Tuesday, January 21, 2014

My Interview on RT

What is market monetarism and what are its implications for monetary policy? Those were the big questions I discussed recently with Erin Ade on the RT show Boom Bust. The interview can be seen here or in the embedded video below. I wanted to follow up with a few comments on some of the points I made.

First, I explained that market monetarist believe money matters to the business cycle. Any sudden shock to the supply or demand of money will cause will cause swings in economic activity. I noted that we believe there were large shocks to money during the crisis. In particular, institutional money assets were hit hard.  The figure below shows just how bad it was for these money assets. It shows the M4 money supply measure broken down into institutional and retail money assets. The figure includes the monetary base for comparison.

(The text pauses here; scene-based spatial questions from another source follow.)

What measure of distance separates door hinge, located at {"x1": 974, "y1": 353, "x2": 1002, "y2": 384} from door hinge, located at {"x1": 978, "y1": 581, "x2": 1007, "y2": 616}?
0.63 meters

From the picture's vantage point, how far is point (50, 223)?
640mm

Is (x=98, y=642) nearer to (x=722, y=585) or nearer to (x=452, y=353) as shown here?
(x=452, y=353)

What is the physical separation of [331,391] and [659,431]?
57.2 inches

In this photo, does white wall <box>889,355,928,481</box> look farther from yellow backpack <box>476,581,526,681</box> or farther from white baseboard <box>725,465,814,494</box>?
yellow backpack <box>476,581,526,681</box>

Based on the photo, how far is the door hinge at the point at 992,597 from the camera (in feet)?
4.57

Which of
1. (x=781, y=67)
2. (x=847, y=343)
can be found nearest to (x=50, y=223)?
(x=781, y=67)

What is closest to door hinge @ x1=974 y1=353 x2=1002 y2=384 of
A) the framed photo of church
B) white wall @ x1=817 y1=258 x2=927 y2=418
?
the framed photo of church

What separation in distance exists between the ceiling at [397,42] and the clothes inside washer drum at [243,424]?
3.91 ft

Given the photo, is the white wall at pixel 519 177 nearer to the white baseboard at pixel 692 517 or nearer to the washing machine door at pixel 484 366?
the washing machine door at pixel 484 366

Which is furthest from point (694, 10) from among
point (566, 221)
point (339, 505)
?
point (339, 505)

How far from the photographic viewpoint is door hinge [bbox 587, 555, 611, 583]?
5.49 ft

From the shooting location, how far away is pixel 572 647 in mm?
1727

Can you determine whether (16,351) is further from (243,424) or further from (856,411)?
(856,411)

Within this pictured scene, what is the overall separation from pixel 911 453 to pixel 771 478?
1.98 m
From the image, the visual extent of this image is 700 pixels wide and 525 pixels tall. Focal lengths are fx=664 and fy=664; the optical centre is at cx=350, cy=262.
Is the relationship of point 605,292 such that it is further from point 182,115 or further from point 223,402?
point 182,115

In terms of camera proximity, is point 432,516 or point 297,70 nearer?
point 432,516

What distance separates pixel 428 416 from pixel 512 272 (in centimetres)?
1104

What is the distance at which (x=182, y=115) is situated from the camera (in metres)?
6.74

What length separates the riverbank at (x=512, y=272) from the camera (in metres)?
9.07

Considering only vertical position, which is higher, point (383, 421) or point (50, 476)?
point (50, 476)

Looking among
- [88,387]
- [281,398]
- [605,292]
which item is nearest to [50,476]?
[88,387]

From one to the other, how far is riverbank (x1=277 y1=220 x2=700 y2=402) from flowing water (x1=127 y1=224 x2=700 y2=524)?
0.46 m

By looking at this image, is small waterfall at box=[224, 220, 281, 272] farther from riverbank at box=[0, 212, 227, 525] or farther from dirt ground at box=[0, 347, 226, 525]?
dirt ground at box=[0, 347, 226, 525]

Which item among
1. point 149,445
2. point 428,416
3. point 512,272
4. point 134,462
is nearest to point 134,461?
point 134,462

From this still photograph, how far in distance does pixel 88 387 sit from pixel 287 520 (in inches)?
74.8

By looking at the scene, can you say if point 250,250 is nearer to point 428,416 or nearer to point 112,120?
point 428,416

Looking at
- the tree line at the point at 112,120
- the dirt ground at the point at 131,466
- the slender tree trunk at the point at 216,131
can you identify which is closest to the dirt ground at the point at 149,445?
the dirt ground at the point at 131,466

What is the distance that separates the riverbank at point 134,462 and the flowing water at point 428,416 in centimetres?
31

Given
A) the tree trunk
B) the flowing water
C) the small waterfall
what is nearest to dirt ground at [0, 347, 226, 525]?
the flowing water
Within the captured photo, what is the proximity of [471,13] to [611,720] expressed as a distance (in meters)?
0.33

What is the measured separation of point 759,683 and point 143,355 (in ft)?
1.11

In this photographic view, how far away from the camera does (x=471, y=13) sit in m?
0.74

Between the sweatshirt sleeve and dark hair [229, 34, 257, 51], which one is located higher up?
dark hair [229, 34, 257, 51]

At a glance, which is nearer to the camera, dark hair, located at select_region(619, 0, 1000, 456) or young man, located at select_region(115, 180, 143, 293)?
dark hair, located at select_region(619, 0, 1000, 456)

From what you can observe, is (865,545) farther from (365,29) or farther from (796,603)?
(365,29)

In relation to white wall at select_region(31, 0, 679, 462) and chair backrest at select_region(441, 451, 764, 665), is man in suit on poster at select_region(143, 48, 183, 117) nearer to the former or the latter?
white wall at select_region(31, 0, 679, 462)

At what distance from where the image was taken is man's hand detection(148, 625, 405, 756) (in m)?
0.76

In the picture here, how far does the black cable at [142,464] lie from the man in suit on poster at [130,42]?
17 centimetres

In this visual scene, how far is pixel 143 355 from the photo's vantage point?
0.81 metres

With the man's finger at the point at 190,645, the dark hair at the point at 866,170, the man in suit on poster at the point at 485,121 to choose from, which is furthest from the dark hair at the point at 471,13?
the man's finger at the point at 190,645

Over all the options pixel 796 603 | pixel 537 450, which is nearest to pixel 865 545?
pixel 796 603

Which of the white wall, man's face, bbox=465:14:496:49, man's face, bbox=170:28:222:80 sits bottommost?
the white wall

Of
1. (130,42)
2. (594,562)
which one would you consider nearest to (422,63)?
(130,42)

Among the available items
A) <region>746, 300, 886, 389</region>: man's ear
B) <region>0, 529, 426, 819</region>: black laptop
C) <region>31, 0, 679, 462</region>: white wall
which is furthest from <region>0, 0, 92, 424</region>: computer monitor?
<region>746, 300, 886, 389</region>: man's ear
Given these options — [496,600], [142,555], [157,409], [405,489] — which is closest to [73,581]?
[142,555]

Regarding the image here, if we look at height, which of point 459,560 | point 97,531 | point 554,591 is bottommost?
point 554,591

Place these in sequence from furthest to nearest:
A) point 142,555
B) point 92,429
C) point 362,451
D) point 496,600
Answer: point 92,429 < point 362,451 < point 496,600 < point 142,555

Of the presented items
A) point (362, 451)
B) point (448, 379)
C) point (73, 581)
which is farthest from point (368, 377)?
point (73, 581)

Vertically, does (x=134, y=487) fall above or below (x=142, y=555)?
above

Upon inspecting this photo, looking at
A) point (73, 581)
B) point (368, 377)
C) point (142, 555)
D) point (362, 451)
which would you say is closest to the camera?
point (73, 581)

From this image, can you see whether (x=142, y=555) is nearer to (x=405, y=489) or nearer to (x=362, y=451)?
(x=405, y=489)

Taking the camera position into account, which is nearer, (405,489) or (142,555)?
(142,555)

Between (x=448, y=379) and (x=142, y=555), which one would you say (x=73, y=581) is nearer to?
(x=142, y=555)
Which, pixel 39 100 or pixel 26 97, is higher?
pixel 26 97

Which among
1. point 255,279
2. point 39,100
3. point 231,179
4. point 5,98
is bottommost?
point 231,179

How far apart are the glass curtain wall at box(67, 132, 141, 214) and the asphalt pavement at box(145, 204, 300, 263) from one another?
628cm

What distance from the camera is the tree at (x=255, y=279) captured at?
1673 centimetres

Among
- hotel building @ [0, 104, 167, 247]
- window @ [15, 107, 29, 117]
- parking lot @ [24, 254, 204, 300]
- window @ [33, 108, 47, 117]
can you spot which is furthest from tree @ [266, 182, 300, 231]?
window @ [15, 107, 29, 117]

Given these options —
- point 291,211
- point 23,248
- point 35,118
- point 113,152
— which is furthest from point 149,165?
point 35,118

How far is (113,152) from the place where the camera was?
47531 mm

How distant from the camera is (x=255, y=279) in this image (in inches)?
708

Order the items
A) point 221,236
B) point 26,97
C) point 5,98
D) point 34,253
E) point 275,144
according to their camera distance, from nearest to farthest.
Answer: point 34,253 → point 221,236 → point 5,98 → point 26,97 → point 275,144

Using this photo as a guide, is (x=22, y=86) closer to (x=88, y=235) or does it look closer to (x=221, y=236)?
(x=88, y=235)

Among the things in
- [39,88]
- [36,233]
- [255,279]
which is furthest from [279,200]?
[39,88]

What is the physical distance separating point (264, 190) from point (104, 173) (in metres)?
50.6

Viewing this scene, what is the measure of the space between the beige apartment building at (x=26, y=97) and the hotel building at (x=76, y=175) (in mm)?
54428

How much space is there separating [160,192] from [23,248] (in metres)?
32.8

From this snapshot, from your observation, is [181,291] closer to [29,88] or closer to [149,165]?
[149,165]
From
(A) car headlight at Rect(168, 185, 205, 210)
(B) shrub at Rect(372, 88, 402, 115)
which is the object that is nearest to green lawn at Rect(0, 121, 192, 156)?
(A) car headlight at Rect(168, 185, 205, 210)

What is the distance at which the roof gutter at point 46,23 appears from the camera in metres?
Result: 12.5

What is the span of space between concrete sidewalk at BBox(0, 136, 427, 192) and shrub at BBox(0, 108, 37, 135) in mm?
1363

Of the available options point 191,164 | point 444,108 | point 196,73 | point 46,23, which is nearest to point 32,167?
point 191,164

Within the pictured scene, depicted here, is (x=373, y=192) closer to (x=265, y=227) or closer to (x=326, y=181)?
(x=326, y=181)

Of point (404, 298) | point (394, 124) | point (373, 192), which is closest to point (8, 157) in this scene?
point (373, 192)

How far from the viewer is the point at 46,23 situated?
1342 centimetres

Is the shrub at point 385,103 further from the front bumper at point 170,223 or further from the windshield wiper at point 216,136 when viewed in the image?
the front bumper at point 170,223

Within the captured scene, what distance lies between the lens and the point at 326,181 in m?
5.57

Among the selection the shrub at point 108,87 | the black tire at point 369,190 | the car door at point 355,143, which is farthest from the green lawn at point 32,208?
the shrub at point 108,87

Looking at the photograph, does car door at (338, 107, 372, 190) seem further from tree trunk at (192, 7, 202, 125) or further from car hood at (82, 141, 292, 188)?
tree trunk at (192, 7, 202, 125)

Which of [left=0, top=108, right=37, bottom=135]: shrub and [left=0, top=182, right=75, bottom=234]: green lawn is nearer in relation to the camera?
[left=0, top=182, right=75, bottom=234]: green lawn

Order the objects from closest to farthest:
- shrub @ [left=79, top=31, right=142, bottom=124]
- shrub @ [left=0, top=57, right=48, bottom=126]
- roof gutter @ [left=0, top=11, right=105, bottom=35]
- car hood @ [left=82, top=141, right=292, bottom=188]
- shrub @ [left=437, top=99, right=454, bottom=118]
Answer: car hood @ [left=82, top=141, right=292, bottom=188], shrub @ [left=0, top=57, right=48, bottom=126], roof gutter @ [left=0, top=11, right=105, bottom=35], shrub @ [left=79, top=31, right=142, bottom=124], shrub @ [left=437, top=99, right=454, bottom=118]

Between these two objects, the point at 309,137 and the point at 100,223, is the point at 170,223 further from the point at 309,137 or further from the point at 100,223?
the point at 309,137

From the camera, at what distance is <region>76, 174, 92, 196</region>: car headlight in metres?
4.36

Second, I also made the point that even though we take monetary shocks seriously we do not advocate targeting the broad money supply. Most money assets are "inside money" created by banks and other financial firms. They are not created by the Fed. Therefore, we believe the Fed's job is to create an environment that is conducive to both the stable creation of inside money and the stable demand for it by firms and households. Market monetarist believe this is best accomplished by the Fed targeting the growth path of total dollar spending or nominal GDP. By doing so, the Fed will stabilize the expected growth path of total dollar income and that will feed back into stable money demand. Targeting the growth path of NGDP would also go along ways in spurring a more robust recovery for reasons laid out here and here.

Here is the video. My interview starts about 15 minutes into the clip.

1 comment:

  1. In the first of the “here” links (2nd last paragraph just above the video clip) David Beckworth and Michael Woodford claim that “it does not matter whether one does helicopter drops or large scale asset purchases.” Strikes me there is an important difference, namely that asset purchases boost spending by a small portion of the population: the asset rich. And that is distortionary. In contrast, helicopter drops obviously CAN BE implemented in a way that is distortionary, but they needn’t be. That is, helicopter drops can be implemented in such a way that they do not boost spending by one section of the population any more than any other section.

    Moreover, they can be implemented in such a way that public spending rises by the same percentage as private spending (or at least that can be the aim).

    Given a need to expand GDP, I see no reason to expand any particular sector of the economy more than any other sector. Ergo assets purchases are at least on the face of it, a misalocation of resources.